Mas existe uma limitação de tamanho para este processo. Qualquer objeto com mais de cerca de 1,2 milhões de anos-luz simplesmente não teria tido tempo suficiente para se formar.
O Arco não está sozinho
O Arco Gigante descoberto por Lopez não é a única estrutura em larga escala descoberta pelos astrónomos.
Existe também a “Grande Muralha” de galáxias (também chamada de Grande Muralha CfA2), descoberta em 1989 por Margaret Geller e John Huchra. A muralha tem cerca de 500 milhões de anos-luz de comprimento, 300 milhões de anos-luz de largura e 15 milhões de anos-luz de profundidade.
A Grande Muralha Sloan é ainda maior – uma estrutura cósmica formada por uma parede gigante de galáxias, descoberta em 2003 por J. Richard Gott III, Mario Juric e os seus colegas da Universidade de Princeton, nos Estados Unidos.
Esta muralha tem cerca de 1,5 mil milhões de anos-luz de extensão. E a descoberta destes colossos astronómicos acelerou ainda mais na última década.
O recorde atual entre essas estruturas é da Grande Muralha Hércules-Coroa Boreal. Descoberta em 2013, cobre 10 mil milhões de anos-luz – mais de 10% do tamanho do Universo observável.
Mudança de padrão
Se for comprovada a existência de outras estruturas como o Arco Gigante e a Grande Muralha Hércules-Coroa Boreal, os astrónomos serão obrigados a reescrever (ou, pelo menos, rever) o modelo padrão de cosmologia.

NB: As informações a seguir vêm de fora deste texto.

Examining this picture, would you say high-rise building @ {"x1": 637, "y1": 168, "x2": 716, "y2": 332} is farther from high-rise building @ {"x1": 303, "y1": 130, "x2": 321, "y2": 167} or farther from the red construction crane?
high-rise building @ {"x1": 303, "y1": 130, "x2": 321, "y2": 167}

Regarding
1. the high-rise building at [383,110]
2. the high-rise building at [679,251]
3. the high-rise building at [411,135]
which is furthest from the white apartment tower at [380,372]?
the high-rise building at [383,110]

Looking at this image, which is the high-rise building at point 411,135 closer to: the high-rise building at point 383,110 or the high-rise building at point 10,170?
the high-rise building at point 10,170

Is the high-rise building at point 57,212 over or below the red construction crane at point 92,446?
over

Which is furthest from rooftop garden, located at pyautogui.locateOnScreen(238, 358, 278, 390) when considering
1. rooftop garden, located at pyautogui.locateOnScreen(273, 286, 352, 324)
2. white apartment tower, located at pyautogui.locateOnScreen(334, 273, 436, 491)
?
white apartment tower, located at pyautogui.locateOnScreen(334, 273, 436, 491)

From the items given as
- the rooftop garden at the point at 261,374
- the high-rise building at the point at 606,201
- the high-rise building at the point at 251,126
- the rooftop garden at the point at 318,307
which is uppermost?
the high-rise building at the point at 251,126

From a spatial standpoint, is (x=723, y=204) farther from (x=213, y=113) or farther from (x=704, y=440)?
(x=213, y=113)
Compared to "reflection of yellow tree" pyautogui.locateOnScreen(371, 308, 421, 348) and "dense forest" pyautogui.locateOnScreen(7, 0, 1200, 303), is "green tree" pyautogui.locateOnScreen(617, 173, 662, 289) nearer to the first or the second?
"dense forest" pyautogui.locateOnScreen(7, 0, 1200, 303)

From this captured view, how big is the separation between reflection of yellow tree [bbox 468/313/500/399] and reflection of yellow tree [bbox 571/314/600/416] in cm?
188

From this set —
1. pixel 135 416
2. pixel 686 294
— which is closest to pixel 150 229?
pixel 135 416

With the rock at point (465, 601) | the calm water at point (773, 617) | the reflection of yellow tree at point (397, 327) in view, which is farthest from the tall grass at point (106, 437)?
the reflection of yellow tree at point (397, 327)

Não é a primeira vez que o modelo precisará de ser adaptado. Em 1933, o cientista Fritz Zwicky, do Instituto de Tecnologia da Califórnia (Caltech), nos Estados Unidos, mediu a massa de um aglomerado de galáxias e concluiu que o número era menor que o esperado.
Na realidade, a massa era tão pequena que as galáxias deveriam ter-se separado e escapado da força gravitacional do aglomerado. Por isso, alguma outra coisa deveria manter os aglomerados de galáxias juntos.
Esta “outra coisa” é a matéria escura, uma substância misteriosa que se acredita que forme 27% do Universo.
Em 1998, o modelo recebeu novas adaptações para incluir a energia escura, depois de duas equipas independentes de astrónomos medirem a expansão do Universo e descobrirem que está a acelerar.
De qualquer forma, deveremos saber ao certo nos próximos anos o que precisará de ser feito.